- [EXCERPT PROVIDED]:
[Start of Attachment]
Delinquencies on U.S. consumer debt have risen to about 4.8% of all outstanding household debt as of Q4 2025, the highest share in almost ten years and the worst since around 2017.

What “highest in nearly a decade” means

  • About 4.8% of all household debt (mortgages, credit cards, auto loans, student loans, etc.) was in some stage of delinquency at the end of 2025, up 0.3 percentage points from the prior quarter.

  • That 4.8% level is the highest since 2017, which is why it is being described as the worst in nearly a decade, even though it is still close to pre‑pandemic norms rather than crisis levels like 2008–2009.

Where the stress is showing up

  • The New York Fed reports that delinquencies are rising across products, with notable increases in mortgages and student loans entering early delinquency and more serious trouble in credit card balances.

  • Young borrowers and lower‑income households are being hit hardest, contributing to what analysts describe as a more “bifurcated” economy where higher‑income households remain relatively stable while more vulnerable groups fall behind on payments.

Why this is happening now

  • Household debt reached a record roughly 18.8 trillion dollars by Q4 2025, with mortgage balances and home‑equity lines of credit still climbing, which raises the fixed payment burden on many families.

  • Rising living costs, pockets of labor‑market softening (especially for younger workers), and high interest rates on revolving credit like credit cards have made it harder for many consumers to keep up, even though overall economic indicators remain reasonably solid.

Is this a 2008‑style problem?

  • Current delinquency levels are elevated compared with the last several years but are still far below the extreme levels seen during the Great Recession, and mortgage delinquencies in particular remain relatively low in national averages.

  • The main concern policymakers are flagging is not broad systemic risk yet, but growing localized and demographic stress that could worsen if job markets weaken further or interest rates stay high for a long time.
[End of Attachment]
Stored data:
[Start of Attachment]
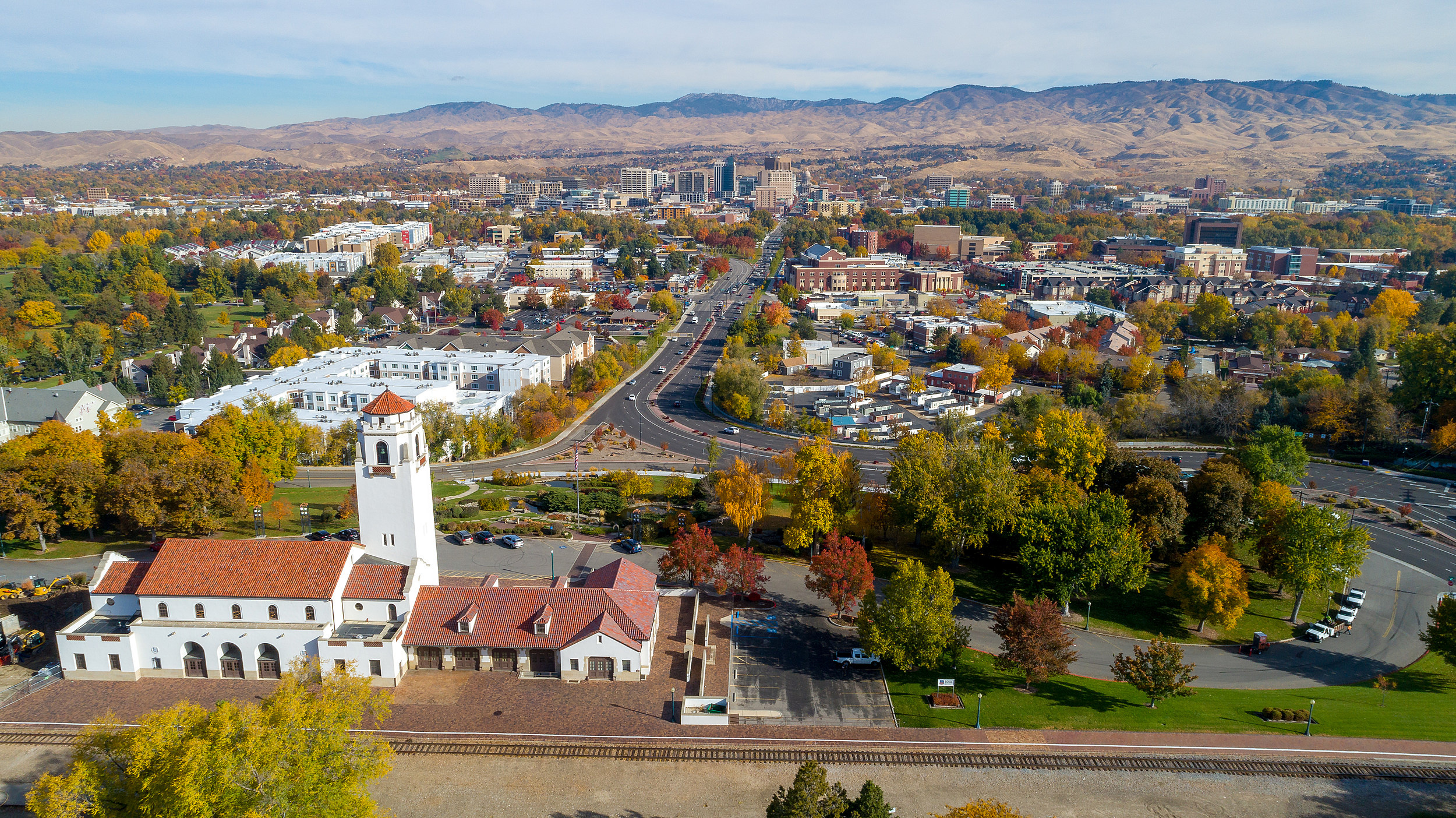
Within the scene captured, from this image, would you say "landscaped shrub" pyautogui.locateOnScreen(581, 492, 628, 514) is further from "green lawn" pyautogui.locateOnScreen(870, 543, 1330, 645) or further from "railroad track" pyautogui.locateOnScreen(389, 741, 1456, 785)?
"railroad track" pyautogui.locateOnScreen(389, 741, 1456, 785)

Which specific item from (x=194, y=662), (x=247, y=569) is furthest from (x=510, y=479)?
(x=194, y=662)

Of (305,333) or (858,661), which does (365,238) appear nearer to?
(305,333)

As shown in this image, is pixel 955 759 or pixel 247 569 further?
pixel 247 569

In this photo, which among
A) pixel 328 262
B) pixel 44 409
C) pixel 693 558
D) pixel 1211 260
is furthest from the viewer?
pixel 1211 260

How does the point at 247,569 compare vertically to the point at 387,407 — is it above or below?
A: below

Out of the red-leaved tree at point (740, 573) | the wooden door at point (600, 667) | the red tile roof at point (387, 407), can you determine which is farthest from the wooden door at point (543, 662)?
the red tile roof at point (387, 407)

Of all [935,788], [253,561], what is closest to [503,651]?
[253,561]
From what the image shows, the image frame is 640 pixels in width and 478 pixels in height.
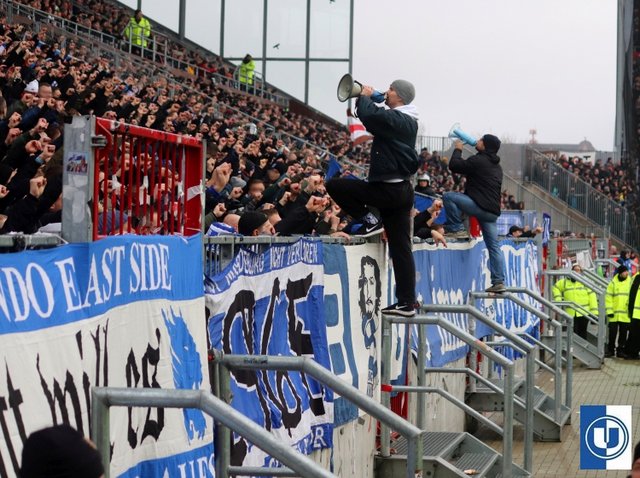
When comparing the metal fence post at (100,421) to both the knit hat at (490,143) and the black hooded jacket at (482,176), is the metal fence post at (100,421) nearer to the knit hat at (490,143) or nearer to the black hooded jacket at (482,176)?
the black hooded jacket at (482,176)

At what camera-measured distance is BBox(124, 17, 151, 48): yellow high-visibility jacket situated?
3203cm

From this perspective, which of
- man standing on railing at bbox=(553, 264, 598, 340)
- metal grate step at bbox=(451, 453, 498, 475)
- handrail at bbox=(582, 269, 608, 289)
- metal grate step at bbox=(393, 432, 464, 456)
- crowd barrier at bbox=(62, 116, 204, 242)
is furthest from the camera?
handrail at bbox=(582, 269, 608, 289)

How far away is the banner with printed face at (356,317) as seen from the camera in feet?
28.0

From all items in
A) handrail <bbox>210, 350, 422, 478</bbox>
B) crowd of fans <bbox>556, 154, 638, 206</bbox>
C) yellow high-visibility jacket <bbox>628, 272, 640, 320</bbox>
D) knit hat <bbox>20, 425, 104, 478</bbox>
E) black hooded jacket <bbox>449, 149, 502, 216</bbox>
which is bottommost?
yellow high-visibility jacket <bbox>628, 272, 640, 320</bbox>

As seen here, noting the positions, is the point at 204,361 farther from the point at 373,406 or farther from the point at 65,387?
the point at 65,387

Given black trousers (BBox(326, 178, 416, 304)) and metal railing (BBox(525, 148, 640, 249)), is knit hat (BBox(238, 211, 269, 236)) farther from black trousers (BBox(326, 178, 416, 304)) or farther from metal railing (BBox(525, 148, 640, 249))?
metal railing (BBox(525, 148, 640, 249))

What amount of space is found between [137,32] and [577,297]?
47.1 ft

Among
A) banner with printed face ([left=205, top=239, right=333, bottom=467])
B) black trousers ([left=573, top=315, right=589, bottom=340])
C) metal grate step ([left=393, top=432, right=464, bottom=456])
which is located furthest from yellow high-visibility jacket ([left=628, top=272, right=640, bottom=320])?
banner with printed face ([left=205, top=239, right=333, bottom=467])

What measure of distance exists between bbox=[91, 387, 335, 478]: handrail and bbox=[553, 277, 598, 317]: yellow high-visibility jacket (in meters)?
21.4

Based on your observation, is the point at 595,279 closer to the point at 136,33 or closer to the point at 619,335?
the point at 619,335

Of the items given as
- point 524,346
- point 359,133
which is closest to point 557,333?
point 524,346

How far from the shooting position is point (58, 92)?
15312 mm

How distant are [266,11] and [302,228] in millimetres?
34549

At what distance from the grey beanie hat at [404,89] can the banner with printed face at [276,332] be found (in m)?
1.46
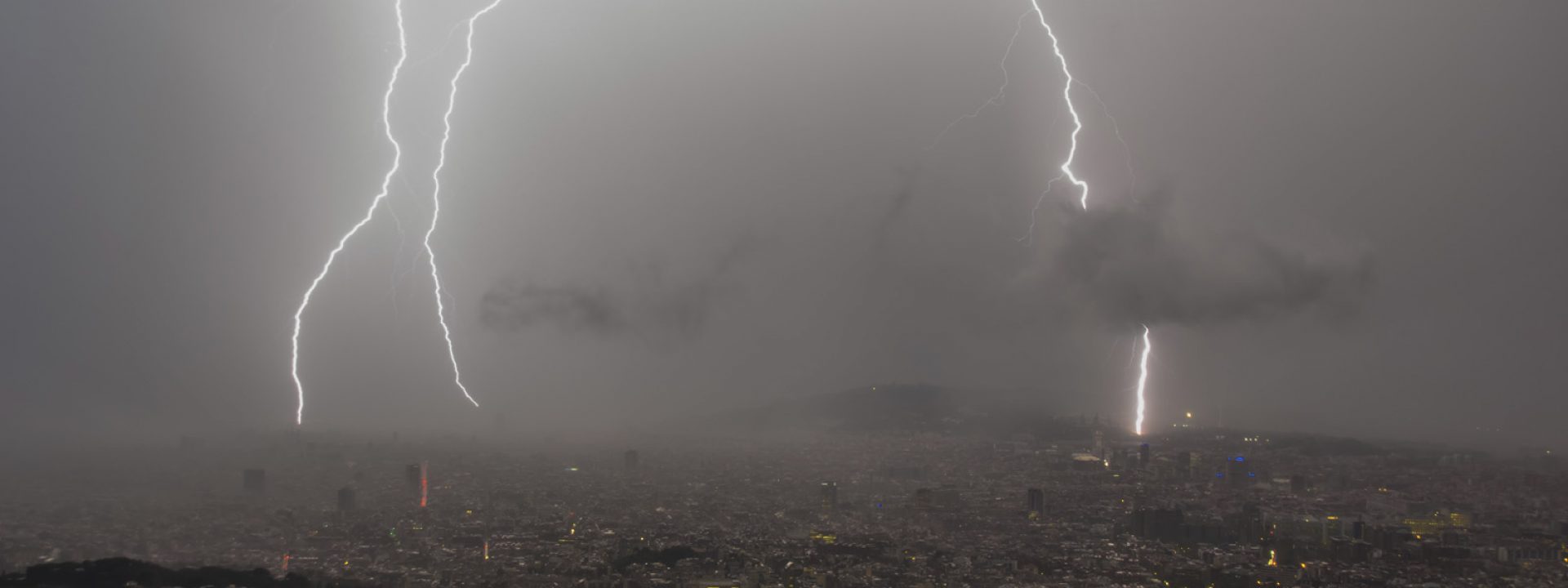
[End of Attachment]
- [WHAT IS NEEDED]:
Answer these from the excerpt on U.S. consumer debt delinquencies:
1. What share of all household debt was in some stage of delinquency at the end of 2025?
2. What record level did total household debt reach by Q4 2025?
3. Which borrowers are being hit hardest?
None of the stored data is needed here.

- [EXERCISE SOLUTION]:
1. About 4.8%
2. Roughly 18.8 trillion dollars
3. Young borrowers and lower-income households